Feds Charge Members of Gangster Disciple Faction with Nearly a Dozen Murders in Englewood

(Tribune) Newly filed federal racketeering charges allege a South Side street gang faction was responsible for a three-year reign of terror in the Englewood community, including nearly a dozen killings that claimed the lives of rivals and innocent victims alike, sources told the Chicago Tribune.

The indictment, which was returned by a federal grand jury but has not been made public, charges four reputed members of the Goonie Boss faction of the Gangster Disciples with racketeering conspiracy, according to several law enforcement and legal sources. Along with the alleged murders, the indictment includes allegations of attempted murder, assaults and other gang violence in or near Englewood from 2014 to 2016.

The charges carry the potential of a death sentence on conviction, but prosecutors have not yet decided whether to seek capital punishment, the sources said.

The investigation was a joint effort by federal law enforcement, Chicago police and the Cook County state’s attorney’s office. At least one other murder tied to the gang has been charged in the county’s criminal courts, sources said. Details are expected to be released Friday at a news conference.

Among the victims of the violence alleged in the conspiracy were a woman caught in crossfire while sitting in a car, a man shot while waiting to get his hair cut inside a barber shop and a woman who was fatally struck by a car fleeing a shooting, the sources said.

Also included was the July 2016 slaying of Kenneth Whitaker, a security guard with no gang ties who was shot twice in the head while walking past an elementary school at 74th and Morgan streets. Members of the Goonie Boss squad allegedly were out for revenge after one of their own had been slain earlier that night. They had just left a nearby hospital when they opened fire on Whitaker.

Reached Thursday evening, Whitaker’s mother, Vickie, said she had long suspected her son was the victim of mistaken identity.

“He was a good young man, not affiliated with any gangs,” she said. “He was just trying to make money and take care of his kids.”

In a sign of the fractured and often fickle nature of gang cliques in Chicago, the case was built largely on social media and jail calls, not traditional wiretaps, the sources said.

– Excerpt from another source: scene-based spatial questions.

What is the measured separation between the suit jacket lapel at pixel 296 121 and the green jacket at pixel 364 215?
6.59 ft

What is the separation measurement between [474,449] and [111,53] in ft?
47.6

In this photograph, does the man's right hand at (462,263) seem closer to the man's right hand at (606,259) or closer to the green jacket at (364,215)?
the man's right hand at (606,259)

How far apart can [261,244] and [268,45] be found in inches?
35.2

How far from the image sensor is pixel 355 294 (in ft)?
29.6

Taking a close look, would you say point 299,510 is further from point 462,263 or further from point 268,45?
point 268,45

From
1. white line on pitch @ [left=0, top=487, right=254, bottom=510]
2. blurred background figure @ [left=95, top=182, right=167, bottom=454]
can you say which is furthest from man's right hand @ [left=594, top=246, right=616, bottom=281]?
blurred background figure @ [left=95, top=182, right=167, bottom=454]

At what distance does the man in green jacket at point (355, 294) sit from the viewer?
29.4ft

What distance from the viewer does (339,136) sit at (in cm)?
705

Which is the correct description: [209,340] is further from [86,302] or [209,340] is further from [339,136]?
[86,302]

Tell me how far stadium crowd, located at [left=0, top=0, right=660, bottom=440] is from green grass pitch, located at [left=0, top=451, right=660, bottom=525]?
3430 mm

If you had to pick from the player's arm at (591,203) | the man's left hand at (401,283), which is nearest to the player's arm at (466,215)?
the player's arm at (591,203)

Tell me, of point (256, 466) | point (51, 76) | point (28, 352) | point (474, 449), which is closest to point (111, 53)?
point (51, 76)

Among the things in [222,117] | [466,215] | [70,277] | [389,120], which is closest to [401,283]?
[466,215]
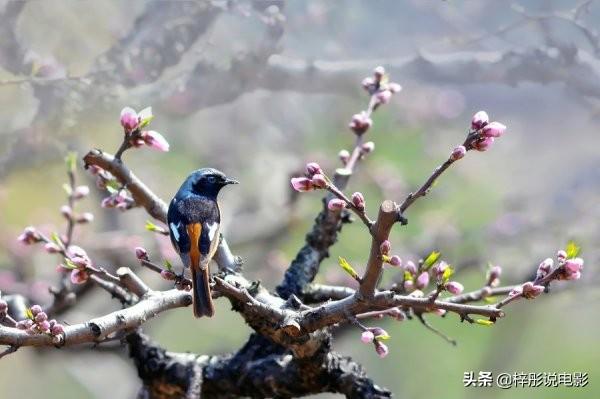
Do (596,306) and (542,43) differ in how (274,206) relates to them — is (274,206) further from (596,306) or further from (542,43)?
(542,43)

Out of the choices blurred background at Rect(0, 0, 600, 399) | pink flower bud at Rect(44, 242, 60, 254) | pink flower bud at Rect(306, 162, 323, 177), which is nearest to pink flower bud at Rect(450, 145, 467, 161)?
pink flower bud at Rect(306, 162, 323, 177)

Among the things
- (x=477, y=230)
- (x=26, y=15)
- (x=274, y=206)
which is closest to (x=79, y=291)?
(x=26, y=15)

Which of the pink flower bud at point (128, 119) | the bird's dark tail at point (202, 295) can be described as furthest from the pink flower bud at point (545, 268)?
the pink flower bud at point (128, 119)

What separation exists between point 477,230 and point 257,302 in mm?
4737

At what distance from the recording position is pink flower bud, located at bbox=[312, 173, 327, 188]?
8.37 feet

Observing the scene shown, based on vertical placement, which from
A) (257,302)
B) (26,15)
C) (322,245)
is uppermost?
(26,15)

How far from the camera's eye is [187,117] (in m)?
6.11

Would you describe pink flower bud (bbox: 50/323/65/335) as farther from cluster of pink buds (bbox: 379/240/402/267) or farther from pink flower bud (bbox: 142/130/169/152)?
cluster of pink buds (bbox: 379/240/402/267)

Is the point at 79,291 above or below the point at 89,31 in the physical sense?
below

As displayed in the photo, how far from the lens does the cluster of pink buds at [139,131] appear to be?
9.52ft

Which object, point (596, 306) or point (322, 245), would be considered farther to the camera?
point (596, 306)

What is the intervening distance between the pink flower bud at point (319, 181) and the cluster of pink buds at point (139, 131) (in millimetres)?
617

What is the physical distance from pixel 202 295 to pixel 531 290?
3.12 ft

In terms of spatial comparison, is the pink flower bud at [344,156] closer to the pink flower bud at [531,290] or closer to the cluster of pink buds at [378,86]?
the cluster of pink buds at [378,86]
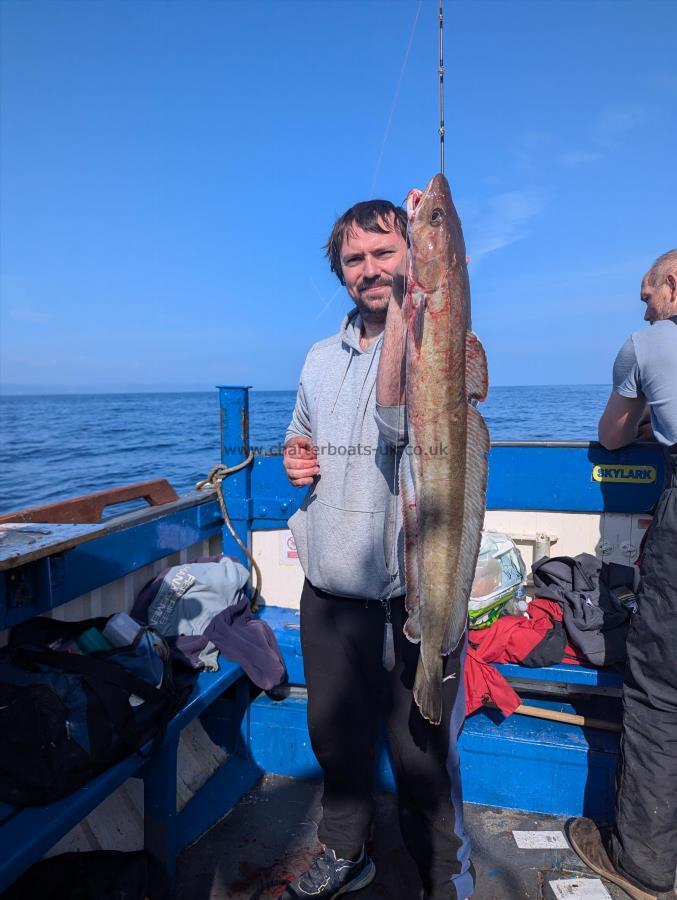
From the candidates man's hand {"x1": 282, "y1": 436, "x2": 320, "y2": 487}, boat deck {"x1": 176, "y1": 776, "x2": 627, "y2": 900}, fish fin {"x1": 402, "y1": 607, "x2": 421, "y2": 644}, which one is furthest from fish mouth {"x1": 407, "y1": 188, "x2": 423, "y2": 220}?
boat deck {"x1": 176, "y1": 776, "x2": 627, "y2": 900}

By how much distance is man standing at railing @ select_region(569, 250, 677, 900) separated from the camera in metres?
2.62

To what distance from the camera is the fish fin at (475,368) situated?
1907 mm

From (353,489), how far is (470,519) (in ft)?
1.75

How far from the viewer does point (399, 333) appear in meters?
2.02

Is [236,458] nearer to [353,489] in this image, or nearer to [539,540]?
[353,489]

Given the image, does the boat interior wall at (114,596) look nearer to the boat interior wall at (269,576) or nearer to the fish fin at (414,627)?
the boat interior wall at (269,576)

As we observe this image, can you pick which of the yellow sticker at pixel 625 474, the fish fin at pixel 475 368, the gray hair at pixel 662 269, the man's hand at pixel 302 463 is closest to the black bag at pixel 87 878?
the man's hand at pixel 302 463

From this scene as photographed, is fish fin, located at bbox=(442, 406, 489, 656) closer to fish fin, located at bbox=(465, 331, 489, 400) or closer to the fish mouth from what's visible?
fish fin, located at bbox=(465, 331, 489, 400)

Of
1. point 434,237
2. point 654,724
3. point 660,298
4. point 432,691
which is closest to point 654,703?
point 654,724

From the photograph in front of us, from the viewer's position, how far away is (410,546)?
2.13 meters

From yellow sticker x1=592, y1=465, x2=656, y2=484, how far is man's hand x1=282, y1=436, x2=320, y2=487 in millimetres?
2420

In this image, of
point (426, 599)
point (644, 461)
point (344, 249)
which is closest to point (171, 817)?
point (426, 599)

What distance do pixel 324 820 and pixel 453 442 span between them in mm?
1936

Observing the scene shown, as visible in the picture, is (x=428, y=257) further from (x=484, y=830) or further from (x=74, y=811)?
(x=484, y=830)
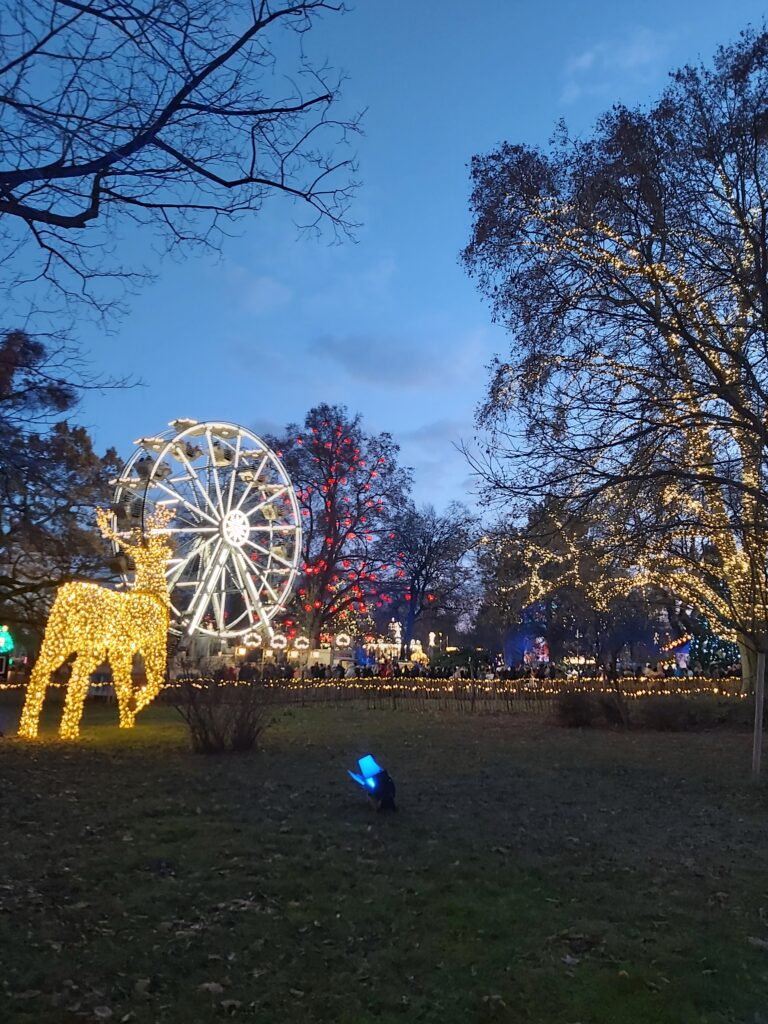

And unlike most gang racketeering cases, the charges against the Goonie Boss squad do not allege the members were using violence to protect its drug trafficking business.

Instead, the charges allege the conspiracy existed for a more chilling reason: to build a reputation on social media as successful purveyors of violence.

The alleged leader of the crew is a 22-year-old convicted felon who is already in custody on separate federal charges alleging he participated in a brazen smash-and-grab burglary of weapons from a gun store in Livingston County in 2016.

According to those charges, he and two associates smashed a stolen Jeep into South Post Guns in Streator before making off with 20 weapons, including a shotgun, a military-style assault rifle, eight pistols and 10 revolvers. After the break-in, they recorded a video of themselves pointing the guns into the camera lens. The guns still had South Post’s sales tags hanging from them. The video was posted to Facebook.

The three later distributed some of the guns in Englewood and kept the rest, police said.

The suspect has pleaded not guilty in that case and has been held at the Metropolitan Correctional Center since his arrest in April 2017, records show.

Another defendant in the racketeering case is also facing separate charges stemming from an alleged gun-trafficking ring that used “straw purchasers” to buy handguns in Michigan and resell them in Chicago.

According to the charges filed last year, he and several others conspired to purchase firearms from federally licensed dealers in Kalamazoo, Mich., by falsely certifying on required forms that they were the actual buyers. They paid associates a premium over the stores’ prices to purchase them, according to the indictment.

Those charges alleged that the crew was responsible for at least nine of the Michigan-bought handguns making it to the streets of Chicago in the first six months of 2017 alone.

The Tribune is not naming any of the defendants in the racketeering conspiracy since the charges have not been made public.